Carmakers rapidly adding semi-autonomous features
Fully self-driving cars are a few years into the future. But some of the technology that will make them possible is already here.
Automakers are rapidly adding radar- and camera-based systems that can keep a car in its lane, detect pedestrians and brake automatically to avoid a collision. For now, they work with a driver behind the wheel, but eventually, versions of these systems will likely power self-driving cars.
Semi-autonomous features used to be confined to luxury cars, but they’re quickly migrating to mainstream brands as technology gets cheaper.
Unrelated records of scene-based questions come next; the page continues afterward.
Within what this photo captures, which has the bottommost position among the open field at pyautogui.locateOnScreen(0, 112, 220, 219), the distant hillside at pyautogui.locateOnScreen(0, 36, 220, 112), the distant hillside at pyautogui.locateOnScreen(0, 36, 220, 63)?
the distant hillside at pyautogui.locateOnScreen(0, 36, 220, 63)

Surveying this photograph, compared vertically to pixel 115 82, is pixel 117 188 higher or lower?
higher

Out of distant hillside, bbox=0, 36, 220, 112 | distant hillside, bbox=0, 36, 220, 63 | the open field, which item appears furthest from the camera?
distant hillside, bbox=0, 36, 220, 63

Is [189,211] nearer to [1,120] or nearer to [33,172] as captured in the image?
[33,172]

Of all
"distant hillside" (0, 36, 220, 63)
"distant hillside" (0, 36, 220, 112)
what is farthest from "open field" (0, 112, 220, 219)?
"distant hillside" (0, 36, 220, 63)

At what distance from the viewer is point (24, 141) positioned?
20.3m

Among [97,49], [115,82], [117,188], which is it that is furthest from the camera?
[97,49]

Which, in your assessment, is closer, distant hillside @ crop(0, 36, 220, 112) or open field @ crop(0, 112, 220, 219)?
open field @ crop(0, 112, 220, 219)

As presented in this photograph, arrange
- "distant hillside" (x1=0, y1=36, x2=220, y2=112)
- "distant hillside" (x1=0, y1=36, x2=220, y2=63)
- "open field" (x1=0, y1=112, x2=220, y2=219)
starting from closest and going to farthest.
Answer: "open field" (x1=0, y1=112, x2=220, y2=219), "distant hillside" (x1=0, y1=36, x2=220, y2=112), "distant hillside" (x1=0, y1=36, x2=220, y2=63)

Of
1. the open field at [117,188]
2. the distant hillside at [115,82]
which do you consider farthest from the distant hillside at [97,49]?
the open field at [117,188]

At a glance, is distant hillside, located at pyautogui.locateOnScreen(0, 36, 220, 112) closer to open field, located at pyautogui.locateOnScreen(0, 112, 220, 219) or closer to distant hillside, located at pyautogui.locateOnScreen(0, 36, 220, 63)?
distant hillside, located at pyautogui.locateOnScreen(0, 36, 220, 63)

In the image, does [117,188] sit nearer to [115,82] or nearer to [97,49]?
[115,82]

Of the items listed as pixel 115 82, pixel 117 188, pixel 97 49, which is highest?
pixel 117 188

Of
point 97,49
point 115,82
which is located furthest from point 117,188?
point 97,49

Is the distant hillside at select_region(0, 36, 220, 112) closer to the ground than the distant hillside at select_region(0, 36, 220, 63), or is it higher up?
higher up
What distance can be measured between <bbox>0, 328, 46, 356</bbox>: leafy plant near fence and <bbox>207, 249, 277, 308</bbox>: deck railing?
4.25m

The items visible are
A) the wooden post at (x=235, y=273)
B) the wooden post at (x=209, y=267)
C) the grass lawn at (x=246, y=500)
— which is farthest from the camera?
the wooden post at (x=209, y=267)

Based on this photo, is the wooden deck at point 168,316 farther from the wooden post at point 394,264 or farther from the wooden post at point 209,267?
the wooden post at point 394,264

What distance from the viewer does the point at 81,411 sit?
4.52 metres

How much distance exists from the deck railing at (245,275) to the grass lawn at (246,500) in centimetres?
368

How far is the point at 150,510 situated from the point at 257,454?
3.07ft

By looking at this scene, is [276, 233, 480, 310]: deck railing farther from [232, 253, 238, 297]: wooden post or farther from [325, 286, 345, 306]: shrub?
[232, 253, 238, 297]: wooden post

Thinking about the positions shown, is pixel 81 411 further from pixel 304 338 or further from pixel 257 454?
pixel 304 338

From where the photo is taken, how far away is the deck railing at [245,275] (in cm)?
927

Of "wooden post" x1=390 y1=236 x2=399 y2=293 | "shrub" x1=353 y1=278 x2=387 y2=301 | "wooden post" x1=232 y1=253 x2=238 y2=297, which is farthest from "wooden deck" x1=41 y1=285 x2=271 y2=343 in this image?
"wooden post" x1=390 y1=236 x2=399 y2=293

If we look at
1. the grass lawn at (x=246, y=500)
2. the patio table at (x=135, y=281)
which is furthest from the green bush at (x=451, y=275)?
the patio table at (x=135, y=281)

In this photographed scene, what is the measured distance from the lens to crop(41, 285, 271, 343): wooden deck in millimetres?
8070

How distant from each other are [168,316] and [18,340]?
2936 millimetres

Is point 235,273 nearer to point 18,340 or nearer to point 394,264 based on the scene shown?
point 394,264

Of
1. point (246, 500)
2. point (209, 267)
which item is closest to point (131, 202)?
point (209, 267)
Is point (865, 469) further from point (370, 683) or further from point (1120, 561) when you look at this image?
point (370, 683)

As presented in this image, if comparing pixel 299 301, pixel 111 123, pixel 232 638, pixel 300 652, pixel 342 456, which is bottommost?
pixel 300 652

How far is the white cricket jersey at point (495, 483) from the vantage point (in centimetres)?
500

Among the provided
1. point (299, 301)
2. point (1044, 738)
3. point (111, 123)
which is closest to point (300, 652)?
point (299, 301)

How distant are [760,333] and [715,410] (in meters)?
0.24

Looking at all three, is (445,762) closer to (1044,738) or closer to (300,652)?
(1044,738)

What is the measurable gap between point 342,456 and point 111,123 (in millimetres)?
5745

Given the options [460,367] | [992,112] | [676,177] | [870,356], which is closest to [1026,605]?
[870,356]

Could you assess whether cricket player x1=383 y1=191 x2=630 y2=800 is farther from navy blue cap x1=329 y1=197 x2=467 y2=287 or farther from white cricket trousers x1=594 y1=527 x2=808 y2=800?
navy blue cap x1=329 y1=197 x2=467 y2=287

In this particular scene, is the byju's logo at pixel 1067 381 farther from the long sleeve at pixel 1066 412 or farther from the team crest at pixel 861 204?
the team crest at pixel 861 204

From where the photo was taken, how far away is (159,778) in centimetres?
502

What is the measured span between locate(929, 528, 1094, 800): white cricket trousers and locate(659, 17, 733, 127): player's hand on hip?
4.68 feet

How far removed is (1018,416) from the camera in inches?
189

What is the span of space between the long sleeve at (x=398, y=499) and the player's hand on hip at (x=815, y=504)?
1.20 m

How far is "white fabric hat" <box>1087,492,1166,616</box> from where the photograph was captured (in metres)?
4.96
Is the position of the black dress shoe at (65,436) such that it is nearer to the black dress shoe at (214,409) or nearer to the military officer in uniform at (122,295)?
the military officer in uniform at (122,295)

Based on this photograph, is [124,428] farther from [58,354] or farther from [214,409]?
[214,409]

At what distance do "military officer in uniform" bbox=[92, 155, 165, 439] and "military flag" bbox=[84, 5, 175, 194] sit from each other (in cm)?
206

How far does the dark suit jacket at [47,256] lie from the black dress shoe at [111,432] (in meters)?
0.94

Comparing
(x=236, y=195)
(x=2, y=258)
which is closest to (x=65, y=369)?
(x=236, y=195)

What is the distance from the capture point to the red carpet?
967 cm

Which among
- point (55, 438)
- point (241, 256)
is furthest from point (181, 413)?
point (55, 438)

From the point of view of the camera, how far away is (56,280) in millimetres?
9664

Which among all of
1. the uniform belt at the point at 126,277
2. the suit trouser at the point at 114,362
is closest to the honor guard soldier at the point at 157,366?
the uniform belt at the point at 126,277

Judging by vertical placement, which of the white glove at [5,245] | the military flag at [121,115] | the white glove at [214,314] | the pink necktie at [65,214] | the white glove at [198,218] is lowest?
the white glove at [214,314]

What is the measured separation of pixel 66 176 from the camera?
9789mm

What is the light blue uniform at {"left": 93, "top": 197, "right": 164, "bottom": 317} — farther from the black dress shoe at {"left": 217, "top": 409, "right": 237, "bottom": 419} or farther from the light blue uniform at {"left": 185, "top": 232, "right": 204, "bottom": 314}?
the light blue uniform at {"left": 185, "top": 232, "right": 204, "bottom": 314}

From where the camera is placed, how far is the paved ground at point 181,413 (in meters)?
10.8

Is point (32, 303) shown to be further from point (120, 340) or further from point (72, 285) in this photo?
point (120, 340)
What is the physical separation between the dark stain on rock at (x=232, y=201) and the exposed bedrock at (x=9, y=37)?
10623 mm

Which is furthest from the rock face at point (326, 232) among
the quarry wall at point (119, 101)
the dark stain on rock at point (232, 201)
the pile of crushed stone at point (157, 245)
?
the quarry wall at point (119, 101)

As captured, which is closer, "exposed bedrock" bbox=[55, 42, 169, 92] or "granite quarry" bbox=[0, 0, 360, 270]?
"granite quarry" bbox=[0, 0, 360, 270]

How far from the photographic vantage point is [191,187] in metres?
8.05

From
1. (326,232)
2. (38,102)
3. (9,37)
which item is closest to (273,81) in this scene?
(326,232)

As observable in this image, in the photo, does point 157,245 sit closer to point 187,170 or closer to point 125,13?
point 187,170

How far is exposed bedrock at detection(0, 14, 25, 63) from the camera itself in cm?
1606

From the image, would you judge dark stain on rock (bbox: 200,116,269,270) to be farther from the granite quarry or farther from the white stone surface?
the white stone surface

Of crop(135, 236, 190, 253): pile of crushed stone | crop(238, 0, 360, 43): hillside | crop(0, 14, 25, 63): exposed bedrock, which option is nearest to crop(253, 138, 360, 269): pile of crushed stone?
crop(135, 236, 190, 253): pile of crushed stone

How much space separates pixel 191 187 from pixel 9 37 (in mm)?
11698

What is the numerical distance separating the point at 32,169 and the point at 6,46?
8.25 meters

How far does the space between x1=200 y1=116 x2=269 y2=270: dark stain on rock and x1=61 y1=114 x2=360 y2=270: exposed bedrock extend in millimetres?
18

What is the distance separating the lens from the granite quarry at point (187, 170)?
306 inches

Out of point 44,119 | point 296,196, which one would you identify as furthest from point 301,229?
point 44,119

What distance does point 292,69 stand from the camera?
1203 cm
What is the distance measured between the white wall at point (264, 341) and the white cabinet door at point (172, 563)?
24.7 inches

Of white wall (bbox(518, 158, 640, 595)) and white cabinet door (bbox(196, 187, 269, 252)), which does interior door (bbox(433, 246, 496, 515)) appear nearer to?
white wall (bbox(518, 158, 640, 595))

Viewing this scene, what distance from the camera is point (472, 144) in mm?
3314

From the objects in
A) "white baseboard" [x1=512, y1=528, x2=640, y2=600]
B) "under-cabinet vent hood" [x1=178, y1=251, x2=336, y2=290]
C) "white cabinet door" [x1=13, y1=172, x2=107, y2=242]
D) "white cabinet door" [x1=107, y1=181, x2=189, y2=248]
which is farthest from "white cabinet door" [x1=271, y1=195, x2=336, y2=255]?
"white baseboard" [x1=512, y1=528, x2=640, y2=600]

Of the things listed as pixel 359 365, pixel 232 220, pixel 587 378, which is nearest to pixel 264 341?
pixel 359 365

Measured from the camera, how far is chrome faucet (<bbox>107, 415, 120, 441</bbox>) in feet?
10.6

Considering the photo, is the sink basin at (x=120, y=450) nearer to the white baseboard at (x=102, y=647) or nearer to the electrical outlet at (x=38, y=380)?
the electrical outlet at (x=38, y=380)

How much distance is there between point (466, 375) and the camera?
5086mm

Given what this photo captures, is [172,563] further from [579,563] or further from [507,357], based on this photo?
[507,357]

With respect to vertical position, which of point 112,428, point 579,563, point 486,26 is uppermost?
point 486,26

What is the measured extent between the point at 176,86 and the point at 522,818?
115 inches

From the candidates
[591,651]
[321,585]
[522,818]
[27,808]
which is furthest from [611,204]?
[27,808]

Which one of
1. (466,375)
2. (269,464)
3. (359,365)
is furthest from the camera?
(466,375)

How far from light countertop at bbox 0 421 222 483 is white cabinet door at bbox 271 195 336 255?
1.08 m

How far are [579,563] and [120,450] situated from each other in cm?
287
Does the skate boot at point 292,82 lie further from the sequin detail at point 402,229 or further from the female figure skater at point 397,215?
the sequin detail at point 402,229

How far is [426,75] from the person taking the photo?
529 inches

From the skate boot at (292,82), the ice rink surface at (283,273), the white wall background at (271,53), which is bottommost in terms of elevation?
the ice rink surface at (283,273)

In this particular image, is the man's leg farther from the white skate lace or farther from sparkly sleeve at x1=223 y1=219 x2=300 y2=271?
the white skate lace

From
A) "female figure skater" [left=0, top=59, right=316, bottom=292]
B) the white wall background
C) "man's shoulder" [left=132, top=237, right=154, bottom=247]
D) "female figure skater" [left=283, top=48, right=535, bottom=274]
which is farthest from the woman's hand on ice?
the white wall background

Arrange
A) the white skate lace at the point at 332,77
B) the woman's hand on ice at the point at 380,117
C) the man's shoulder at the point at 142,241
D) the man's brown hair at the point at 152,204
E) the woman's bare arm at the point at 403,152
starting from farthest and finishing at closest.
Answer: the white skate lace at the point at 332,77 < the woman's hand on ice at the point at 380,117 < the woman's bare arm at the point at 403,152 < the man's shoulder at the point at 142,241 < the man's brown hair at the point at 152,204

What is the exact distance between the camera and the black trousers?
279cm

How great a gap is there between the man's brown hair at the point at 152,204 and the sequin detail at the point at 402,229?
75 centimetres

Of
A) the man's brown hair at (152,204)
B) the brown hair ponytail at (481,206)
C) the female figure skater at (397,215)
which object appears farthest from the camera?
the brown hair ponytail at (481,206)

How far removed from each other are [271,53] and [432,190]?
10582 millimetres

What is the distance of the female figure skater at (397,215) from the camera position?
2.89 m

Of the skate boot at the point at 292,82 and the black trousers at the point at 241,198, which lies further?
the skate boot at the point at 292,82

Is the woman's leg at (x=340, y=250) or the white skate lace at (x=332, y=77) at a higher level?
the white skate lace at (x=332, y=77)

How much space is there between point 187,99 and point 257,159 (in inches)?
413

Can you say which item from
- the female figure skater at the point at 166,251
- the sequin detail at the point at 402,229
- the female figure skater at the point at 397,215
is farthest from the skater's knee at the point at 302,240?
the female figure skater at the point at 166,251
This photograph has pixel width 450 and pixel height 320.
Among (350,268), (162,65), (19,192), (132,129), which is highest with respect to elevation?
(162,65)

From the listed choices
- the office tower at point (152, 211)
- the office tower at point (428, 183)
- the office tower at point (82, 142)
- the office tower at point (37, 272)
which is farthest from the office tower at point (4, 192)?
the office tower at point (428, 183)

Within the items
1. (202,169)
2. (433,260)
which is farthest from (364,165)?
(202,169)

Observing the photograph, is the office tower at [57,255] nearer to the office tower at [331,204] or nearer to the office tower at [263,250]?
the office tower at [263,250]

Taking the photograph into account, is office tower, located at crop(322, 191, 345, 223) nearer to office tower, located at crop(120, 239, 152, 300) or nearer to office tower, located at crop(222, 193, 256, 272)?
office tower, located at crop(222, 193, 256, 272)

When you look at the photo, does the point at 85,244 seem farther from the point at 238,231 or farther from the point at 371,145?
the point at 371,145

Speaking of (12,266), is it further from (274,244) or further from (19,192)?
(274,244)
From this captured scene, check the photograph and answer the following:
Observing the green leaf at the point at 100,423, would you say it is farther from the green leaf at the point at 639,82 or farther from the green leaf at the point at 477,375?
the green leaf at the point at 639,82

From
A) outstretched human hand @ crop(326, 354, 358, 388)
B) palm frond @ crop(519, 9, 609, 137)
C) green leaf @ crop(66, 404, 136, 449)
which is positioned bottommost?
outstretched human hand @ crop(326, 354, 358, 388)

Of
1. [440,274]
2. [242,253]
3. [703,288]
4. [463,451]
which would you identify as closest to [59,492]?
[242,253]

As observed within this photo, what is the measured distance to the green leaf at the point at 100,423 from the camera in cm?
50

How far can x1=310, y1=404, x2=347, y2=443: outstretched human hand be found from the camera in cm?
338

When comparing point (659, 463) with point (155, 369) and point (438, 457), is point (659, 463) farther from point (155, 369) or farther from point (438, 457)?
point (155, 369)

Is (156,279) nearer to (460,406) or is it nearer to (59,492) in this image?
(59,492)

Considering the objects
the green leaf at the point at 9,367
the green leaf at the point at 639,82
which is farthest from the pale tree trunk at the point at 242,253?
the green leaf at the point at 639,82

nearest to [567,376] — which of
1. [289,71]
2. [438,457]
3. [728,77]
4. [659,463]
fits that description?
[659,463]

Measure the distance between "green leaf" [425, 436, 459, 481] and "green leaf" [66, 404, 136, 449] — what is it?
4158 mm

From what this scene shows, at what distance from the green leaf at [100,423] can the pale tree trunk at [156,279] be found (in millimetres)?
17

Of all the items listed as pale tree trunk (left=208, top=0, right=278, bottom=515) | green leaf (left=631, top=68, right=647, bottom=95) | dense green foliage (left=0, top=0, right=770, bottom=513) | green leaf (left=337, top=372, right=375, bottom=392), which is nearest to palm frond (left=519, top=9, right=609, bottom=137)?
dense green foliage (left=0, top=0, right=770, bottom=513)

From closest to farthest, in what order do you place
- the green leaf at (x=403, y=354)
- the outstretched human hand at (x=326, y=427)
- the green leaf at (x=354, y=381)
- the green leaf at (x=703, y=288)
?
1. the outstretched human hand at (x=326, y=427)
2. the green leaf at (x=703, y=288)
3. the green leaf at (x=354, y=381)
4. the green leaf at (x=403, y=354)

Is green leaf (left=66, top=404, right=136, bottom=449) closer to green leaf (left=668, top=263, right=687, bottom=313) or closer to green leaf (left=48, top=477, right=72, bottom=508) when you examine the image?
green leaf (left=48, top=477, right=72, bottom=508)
Toyota, for example, will offer automatic braking, pedestrian detection and lane departure warning for just a few hundred dollars on all of its vehicles by 2017.
Automakers are also being nudged to add these features by safety advocates like the Insurance Institute for Highway Safety, which gives its top crashworthiness rankings to vehicles with crash prevention technology.
Joseph Gerardi, a communications engineer from Centereach, New York, recently bought a 2015 Nissan Murano specifically for its semi-autonomous safety technology. As part of its $2,260 technology package, Nissan offers emergency braking and adaptive cruise control. The package also has forward collision warning, which uses radar to monitor both the car ahead and the car in front of that one.
“We just wanted to get the safest thing possible,” he said.
The array of semi-autonomous features now offered on cars can be bewildering. Here are some of the most common:
■Adaptive cruise control: Regular cruise control, which has been around for decades, can keep the car at a set speed on the highway. Adaptive cruise control maintains a set speed as well as a set distance from the car in front of it, and it can slow down or speed up automatically. It started appearing on luxury brands like Mercedes and Lexus about a decade ago. Now, it’s available on less expensive models, like the Mazda3 and Chrysler 200.
■Lane keeping: Lane departure warning systems beep or vibrate if the driver leaves a lane. Camera-based lane-keeping systems actually steer the car back into the lane automatically. They have their limits; they might not work in snow or at other times when lane markings aren’t clearly visible. Lane keeping started appearing on the market in 2014. The Ford Fusion Titanium has it as a $1,200 option, and the Jeep Renegade Limited as a $995 option.
■Emergency braking: Some forward collision warning systems beep or flash lights to warn the driver if they detect an object. More advanced ones warn the driver and, if the driver doesn’t react, apply the brakes. The systems may either bring the car to a complete stop or slow it enough to mitigate damage. The technology, introduced in 2008, is recommended by the federal government. It’s standard on the Volvo XC90 SUV, which can even brake automatically as the driver is turning into an intersection. Others include that the Subaru Outback, as part of the $3,090 EyeSight package, and the Toyota Camry XLE, as part of a $2,570 technology and navigation package.
■Self-parking: Self-parking systems can find a spot and automatically park in a parallel or perpendicular spot. The systems, on the market since 2008, are now on many mainstream vehicles. It’s a $395 option on the Ford Focus Titanium.
■Highway autopilot: Single-lane highway autopilot is basically just a combination of adaptive cruise control and lane-keeping. It helps keep the car centered in its lane at highway speeds, allowing the driver to cruise with minimal effort. Mercedes, Infiniti and Audi are among those whose systems work in tandem on the highway.